We do not want to be limited to a single texture. We would like to create terrains depicting sand, grass, dirt, rock, snow, etc, all the same time. We cannot use one large texture that contains the sand, grass, dirt, etc, and stretch it over the terrain because we will have a resolution problem, the terrain geometry is so large, we would require an impractically large texture to have enough color samples to get a decent resolution. Instead, we take a multi-texturing approach that works like transparency alpha blending.
The idea is to have a separate texture for each terrain layer (e.g. one for grass, dirt, rock, etc). This texture will be tiled over the terrain for high resolution. Also, we need to include transparency alpha blending.

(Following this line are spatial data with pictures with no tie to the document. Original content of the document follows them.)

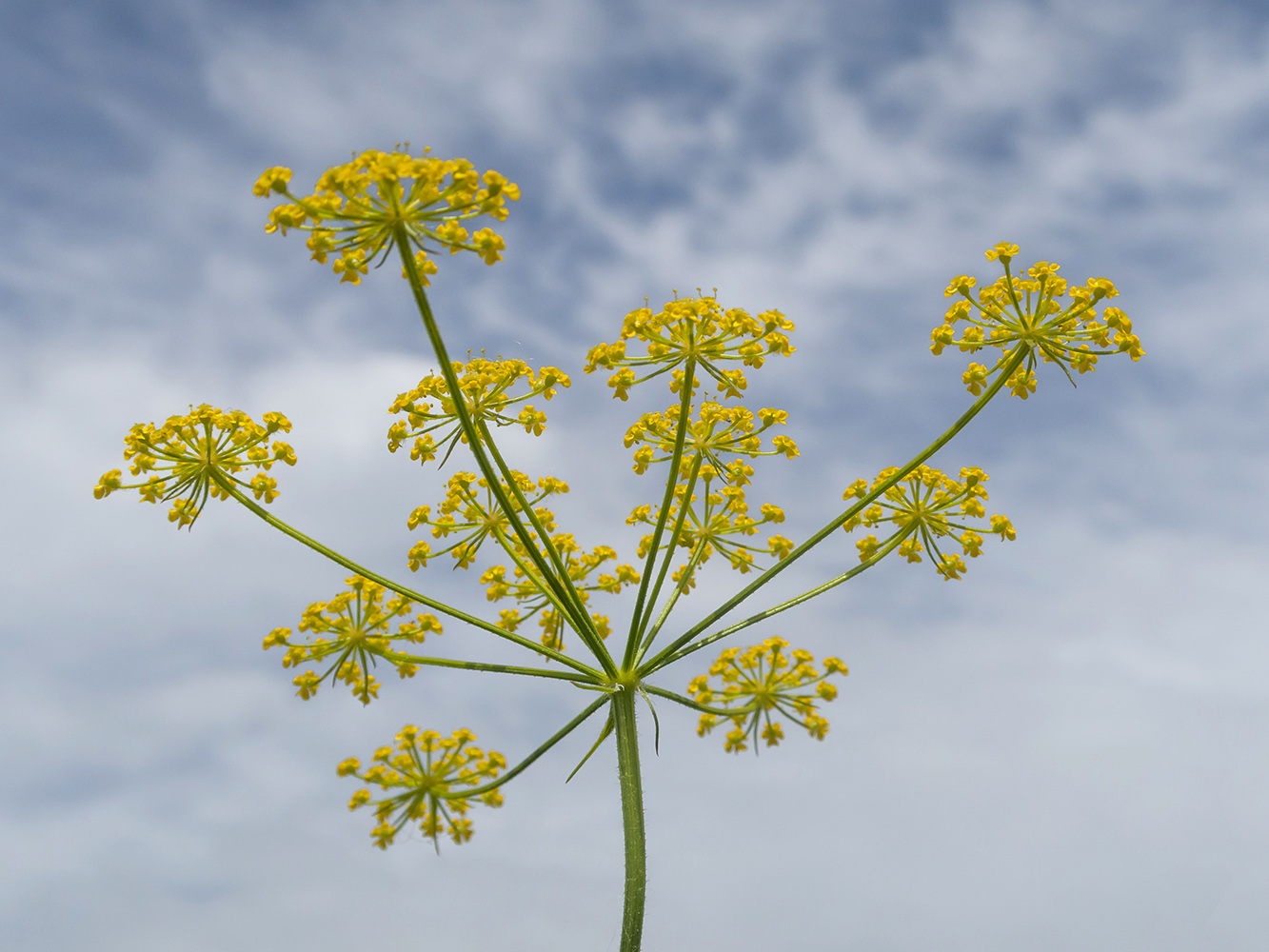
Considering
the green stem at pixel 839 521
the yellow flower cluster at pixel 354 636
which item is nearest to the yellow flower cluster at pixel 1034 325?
the green stem at pixel 839 521

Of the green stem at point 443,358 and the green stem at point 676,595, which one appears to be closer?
the green stem at point 443,358

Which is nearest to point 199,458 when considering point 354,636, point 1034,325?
point 354,636

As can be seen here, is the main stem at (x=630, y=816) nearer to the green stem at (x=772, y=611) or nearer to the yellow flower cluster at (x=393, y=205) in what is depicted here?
the green stem at (x=772, y=611)

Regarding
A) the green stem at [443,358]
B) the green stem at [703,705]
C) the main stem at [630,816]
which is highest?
the green stem at [443,358]

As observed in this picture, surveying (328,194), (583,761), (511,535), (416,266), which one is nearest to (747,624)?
(583,761)

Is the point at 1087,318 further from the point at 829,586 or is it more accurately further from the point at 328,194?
the point at 328,194

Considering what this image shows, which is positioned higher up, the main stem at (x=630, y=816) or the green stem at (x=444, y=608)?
the green stem at (x=444, y=608)
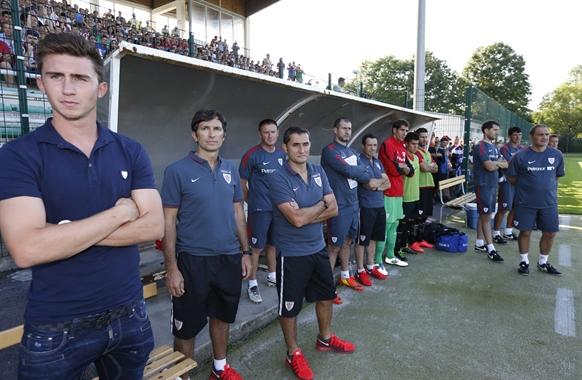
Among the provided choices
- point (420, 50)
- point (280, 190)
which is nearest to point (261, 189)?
point (280, 190)

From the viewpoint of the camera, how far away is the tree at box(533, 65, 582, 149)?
5250 cm

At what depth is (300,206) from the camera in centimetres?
278

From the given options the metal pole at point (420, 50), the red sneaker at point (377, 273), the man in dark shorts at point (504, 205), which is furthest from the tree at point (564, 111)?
the red sneaker at point (377, 273)

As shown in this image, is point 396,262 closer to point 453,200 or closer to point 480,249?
point 480,249

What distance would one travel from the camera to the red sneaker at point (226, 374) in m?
2.56

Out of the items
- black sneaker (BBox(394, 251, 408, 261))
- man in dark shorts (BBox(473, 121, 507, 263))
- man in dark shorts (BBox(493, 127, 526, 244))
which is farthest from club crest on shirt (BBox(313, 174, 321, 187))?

The blend map, which stores the source alpha of the layer we are writing indicates the opacity of the source layer, thereby allowing us to control how much of the source layer overwrites the existing terrain color. This enables us to color some parts of the terrain with grass, some parts with dirt, and others with snow, or various blends of all three.
One particular limitation of this implementation is that it still retains an element of distance in the LOD calculation. Geometry further from the camera is always assumed to be less important and to require less detail.
It is worth extending the terrain algorithm to weight features on the horizon higher than distant objects that are less pronounce. The silhouette of a model is one of the biggest visual clues of its true level of detail and is one of the more obvious places for the human eye to pick up on approximations or other visual artifacts.
Interacting with the terrain is another problem. The core application running on the CPU has no knowledge of the final geometry, which is generated entirely on the GPU. This is problematic for picking, collision detection, etc. One solution is to move picking or ray casting to the GPU or use the highest level of detail.